Convert the lines of the records from the line containing "How far from the shooting" through the line containing "Could you tell", inclusive, into a JSON list of strings with one string per line, skipping blank lines.

**RECORDS PROVIDED**
* begin *

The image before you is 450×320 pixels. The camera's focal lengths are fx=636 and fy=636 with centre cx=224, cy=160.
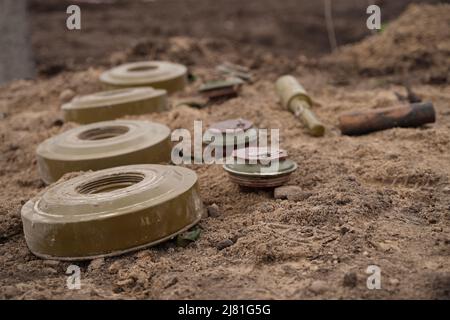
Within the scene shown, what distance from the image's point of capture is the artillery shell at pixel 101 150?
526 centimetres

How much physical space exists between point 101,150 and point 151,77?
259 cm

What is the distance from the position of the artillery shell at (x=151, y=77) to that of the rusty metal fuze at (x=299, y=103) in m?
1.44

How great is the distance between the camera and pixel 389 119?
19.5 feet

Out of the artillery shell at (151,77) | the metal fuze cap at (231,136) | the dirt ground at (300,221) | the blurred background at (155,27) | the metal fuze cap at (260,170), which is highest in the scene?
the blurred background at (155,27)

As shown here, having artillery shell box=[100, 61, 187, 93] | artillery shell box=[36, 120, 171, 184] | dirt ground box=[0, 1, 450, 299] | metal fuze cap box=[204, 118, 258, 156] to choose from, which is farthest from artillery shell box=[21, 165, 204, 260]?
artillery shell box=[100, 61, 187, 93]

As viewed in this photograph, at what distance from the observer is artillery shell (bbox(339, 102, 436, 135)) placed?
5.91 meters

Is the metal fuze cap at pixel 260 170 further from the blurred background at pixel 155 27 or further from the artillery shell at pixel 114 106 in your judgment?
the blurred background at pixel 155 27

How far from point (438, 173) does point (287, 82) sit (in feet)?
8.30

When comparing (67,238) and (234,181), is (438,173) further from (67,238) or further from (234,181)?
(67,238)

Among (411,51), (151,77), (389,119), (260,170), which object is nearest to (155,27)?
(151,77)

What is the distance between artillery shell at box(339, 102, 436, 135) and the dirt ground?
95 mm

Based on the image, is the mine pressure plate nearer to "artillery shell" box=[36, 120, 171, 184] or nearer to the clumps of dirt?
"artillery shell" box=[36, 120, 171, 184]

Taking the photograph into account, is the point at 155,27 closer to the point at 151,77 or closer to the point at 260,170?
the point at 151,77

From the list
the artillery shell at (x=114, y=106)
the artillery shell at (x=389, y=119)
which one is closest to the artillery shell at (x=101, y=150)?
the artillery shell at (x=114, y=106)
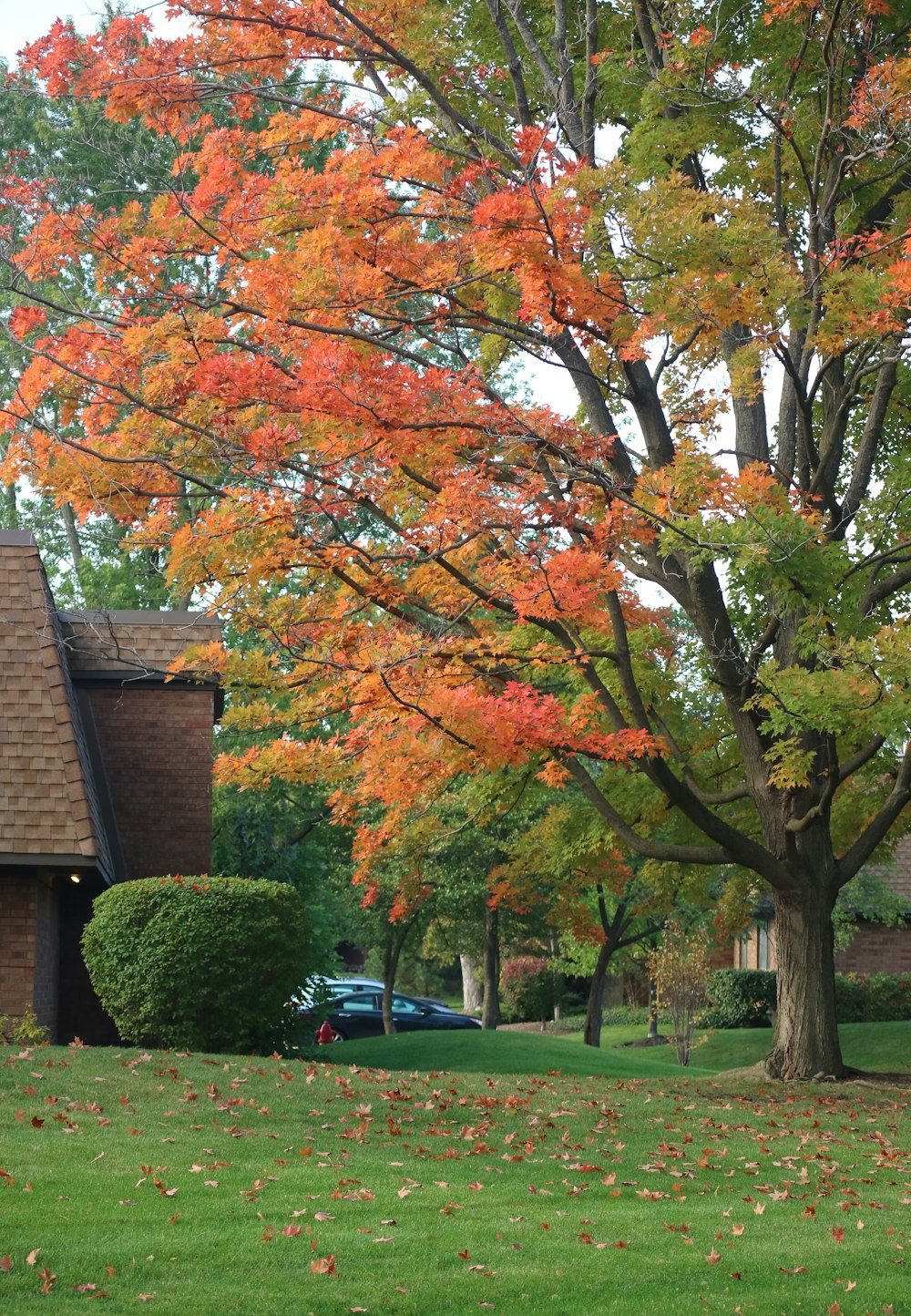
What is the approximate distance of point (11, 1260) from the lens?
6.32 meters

* end *
* begin *

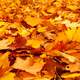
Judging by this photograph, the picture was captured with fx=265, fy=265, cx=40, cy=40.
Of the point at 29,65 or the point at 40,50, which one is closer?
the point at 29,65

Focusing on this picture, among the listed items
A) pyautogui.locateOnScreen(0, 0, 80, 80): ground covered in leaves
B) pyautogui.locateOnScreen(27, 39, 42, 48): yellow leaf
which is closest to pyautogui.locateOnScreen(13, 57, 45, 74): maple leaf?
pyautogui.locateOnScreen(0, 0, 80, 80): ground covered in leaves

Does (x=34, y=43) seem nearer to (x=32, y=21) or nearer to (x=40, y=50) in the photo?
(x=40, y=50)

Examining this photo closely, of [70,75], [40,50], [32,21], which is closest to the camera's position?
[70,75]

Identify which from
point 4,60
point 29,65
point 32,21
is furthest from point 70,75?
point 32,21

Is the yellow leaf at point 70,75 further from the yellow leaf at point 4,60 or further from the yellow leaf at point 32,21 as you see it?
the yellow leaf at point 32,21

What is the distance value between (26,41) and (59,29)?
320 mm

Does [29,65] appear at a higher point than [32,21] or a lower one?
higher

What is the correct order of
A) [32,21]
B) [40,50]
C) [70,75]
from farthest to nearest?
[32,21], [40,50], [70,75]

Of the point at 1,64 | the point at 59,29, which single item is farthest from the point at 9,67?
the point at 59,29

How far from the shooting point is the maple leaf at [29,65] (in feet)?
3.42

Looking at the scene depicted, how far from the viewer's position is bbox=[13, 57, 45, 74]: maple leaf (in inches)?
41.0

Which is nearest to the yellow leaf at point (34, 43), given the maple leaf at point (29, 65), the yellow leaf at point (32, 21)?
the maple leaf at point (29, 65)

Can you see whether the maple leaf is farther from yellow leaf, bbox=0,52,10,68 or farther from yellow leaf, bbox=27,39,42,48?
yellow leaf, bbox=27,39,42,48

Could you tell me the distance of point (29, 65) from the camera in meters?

* end *
* begin *

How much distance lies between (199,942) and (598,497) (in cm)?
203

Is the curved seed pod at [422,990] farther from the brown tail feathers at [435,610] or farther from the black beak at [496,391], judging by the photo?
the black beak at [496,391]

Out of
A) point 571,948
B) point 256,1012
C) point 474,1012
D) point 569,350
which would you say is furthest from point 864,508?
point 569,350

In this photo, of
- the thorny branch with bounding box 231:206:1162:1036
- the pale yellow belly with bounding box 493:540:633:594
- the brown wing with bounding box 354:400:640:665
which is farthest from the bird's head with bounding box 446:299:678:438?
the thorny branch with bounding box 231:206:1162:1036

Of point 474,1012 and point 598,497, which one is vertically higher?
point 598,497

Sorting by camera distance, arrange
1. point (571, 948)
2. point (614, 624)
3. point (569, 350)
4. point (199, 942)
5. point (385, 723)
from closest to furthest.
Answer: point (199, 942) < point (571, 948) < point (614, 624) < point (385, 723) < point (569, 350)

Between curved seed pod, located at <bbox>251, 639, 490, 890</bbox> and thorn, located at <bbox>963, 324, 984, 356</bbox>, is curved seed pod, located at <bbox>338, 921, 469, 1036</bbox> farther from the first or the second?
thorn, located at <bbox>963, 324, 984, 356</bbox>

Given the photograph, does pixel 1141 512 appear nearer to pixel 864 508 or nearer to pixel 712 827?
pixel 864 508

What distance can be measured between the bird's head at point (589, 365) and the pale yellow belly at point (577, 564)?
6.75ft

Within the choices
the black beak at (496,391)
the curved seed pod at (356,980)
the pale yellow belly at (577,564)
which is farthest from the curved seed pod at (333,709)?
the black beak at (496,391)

* end *

**RESPONSE BELOW**
[
  "How far from the shooting point is the maple leaf at [29,65] (in feet)?",
  "3.42",
  "Looking at the scene depicted, how far from the viewer's position is bbox=[13, 57, 45, 74]: maple leaf (in inches)?",
  "41.0",
  "Which is nearest to the yellow leaf at point (34, 43), given the maple leaf at point (29, 65), the yellow leaf at point (32, 21)?",
  "the maple leaf at point (29, 65)",
  "Can you see whether the maple leaf is farther from yellow leaf, bbox=0,52,10,68 or farther from yellow leaf, bbox=27,39,42,48?",
  "yellow leaf, bbox=27,39,42,48",
  "Could you tell me the distance of point (29, 65) from the camera in meters?"
]